● **WHAT YOU SHOULD DO**: If an entry includes an image, drop the image and copy the rest verbatim.

DATA EXTRACT Start Marker

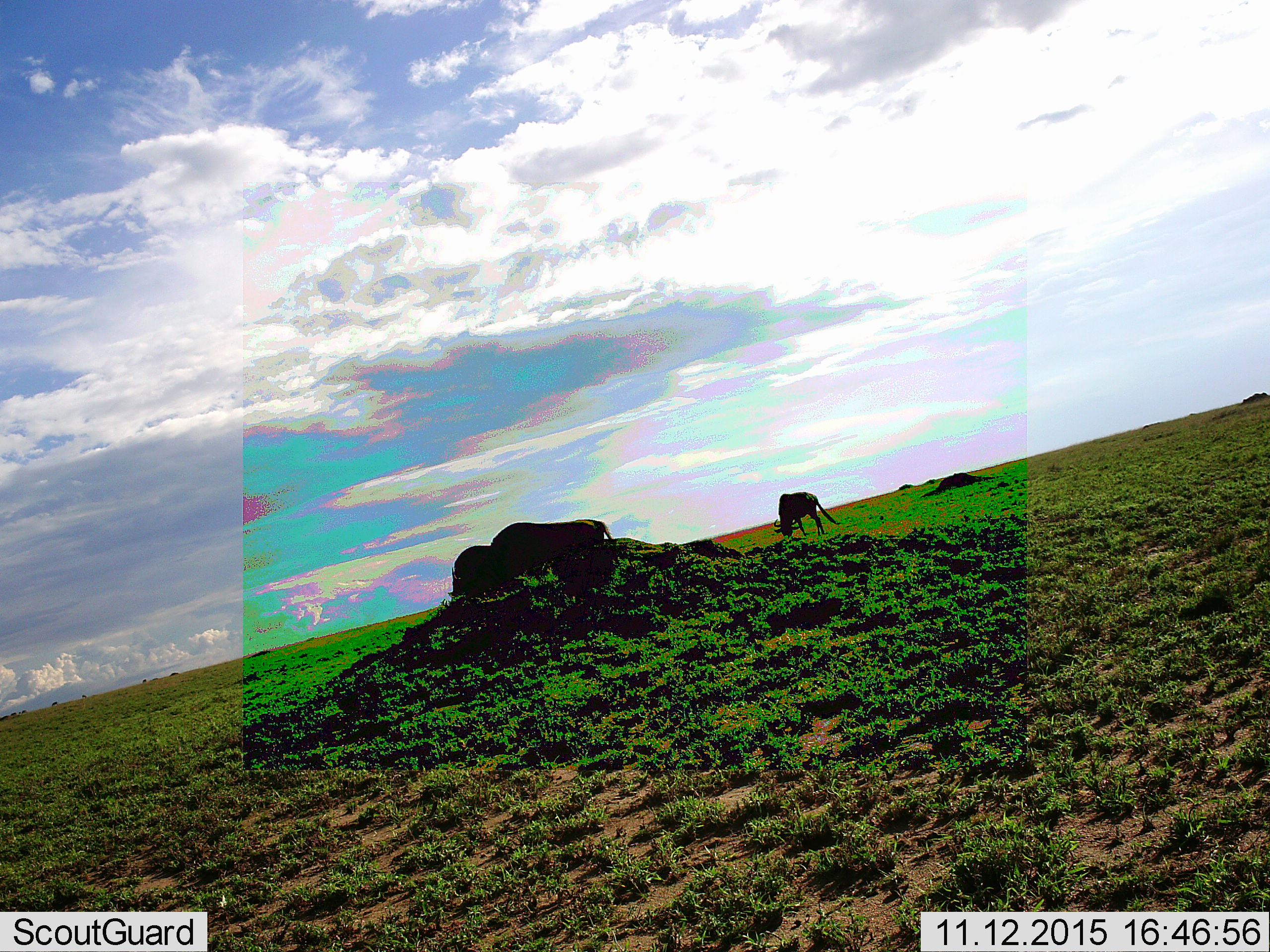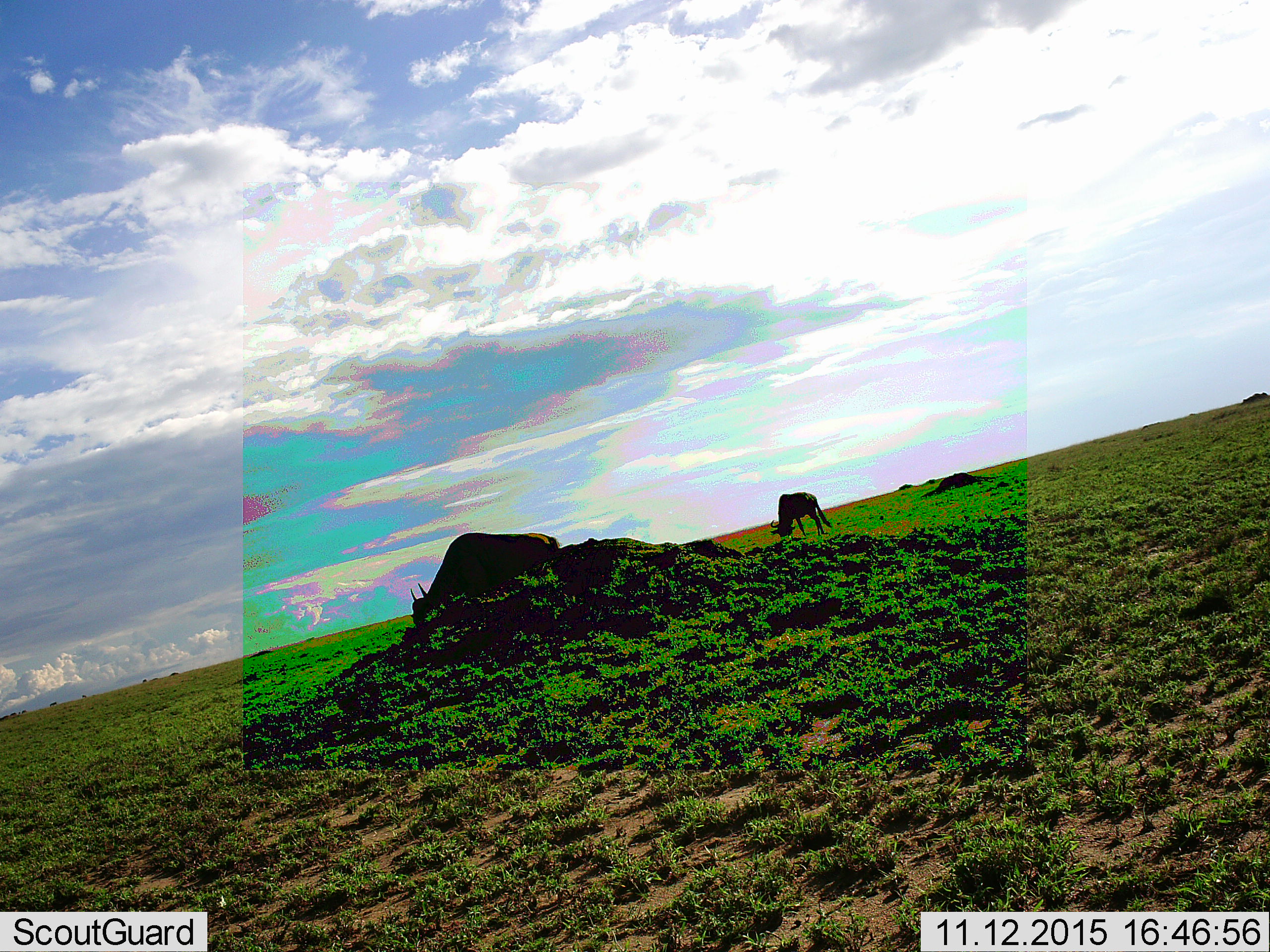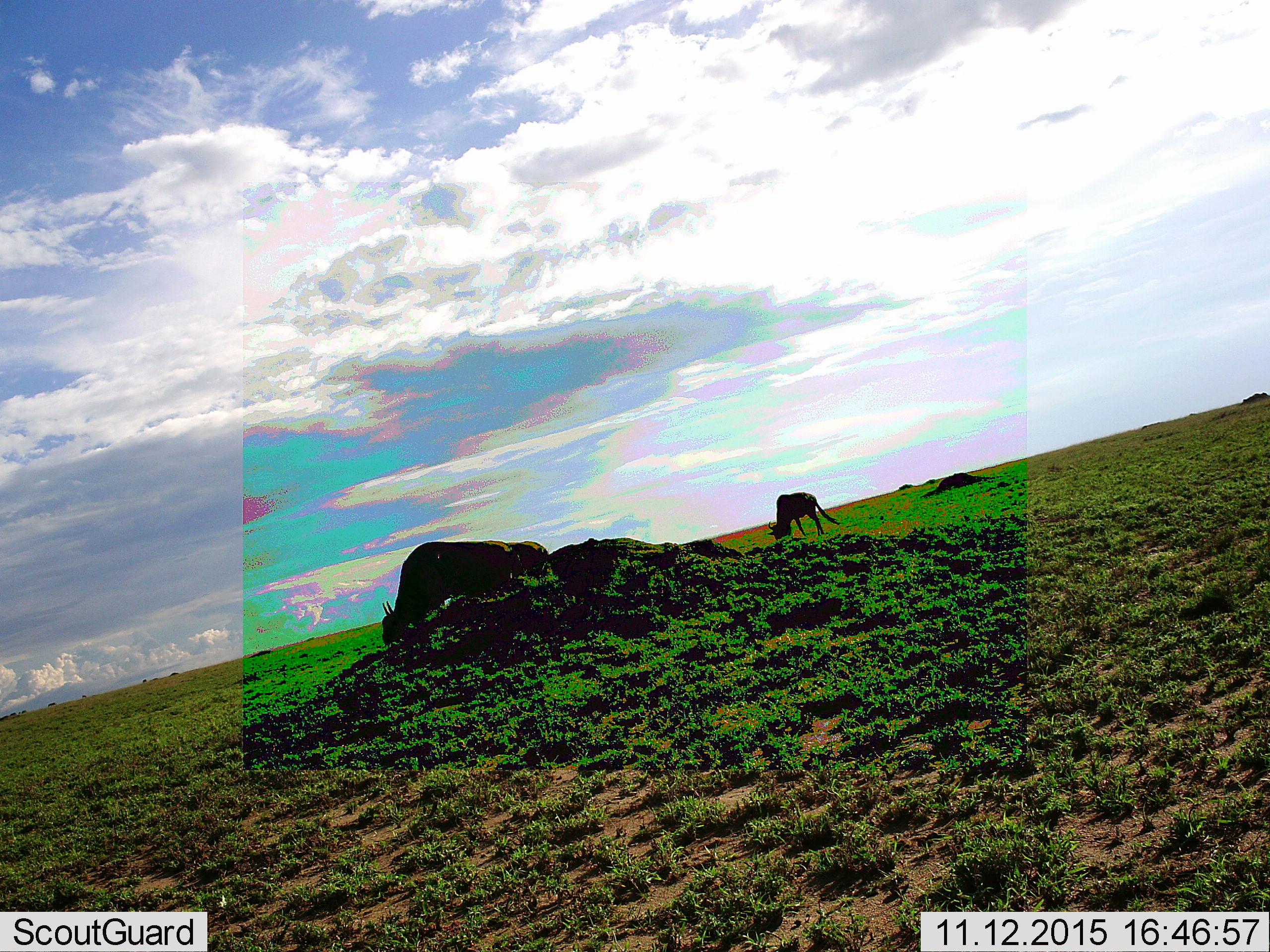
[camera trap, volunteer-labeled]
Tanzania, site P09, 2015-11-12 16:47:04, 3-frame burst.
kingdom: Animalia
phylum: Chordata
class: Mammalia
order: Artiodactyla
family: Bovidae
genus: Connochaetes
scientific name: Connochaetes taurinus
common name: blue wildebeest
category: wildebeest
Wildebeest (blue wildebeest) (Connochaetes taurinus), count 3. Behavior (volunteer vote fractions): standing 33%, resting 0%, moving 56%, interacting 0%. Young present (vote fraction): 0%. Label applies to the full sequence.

DATA EXTRACT End Marker

● **ANSWER BELOW**:
[camera trap, volunteer-labeled]
Tanzania, site P09, 2015-11-12 16:47:04, 3-frame burst.
kingdom: Animalia
phylum: Chordata
class: Mammalia
order: Artiodactyla
family: Bovidae
genus: Connochaetes
scientific name: Connochaetes taurinus
common name: blue wildebeest
category: wildebeest
Wildebeest (blue wildebeest) (Connochaetes taurinus), count 3. Behavior (volunteer vote fractions): standing 33%, resting 0%, moving 56%, interacting 0%. Young present (vote fraction): 0%. Label applies to the full sequence.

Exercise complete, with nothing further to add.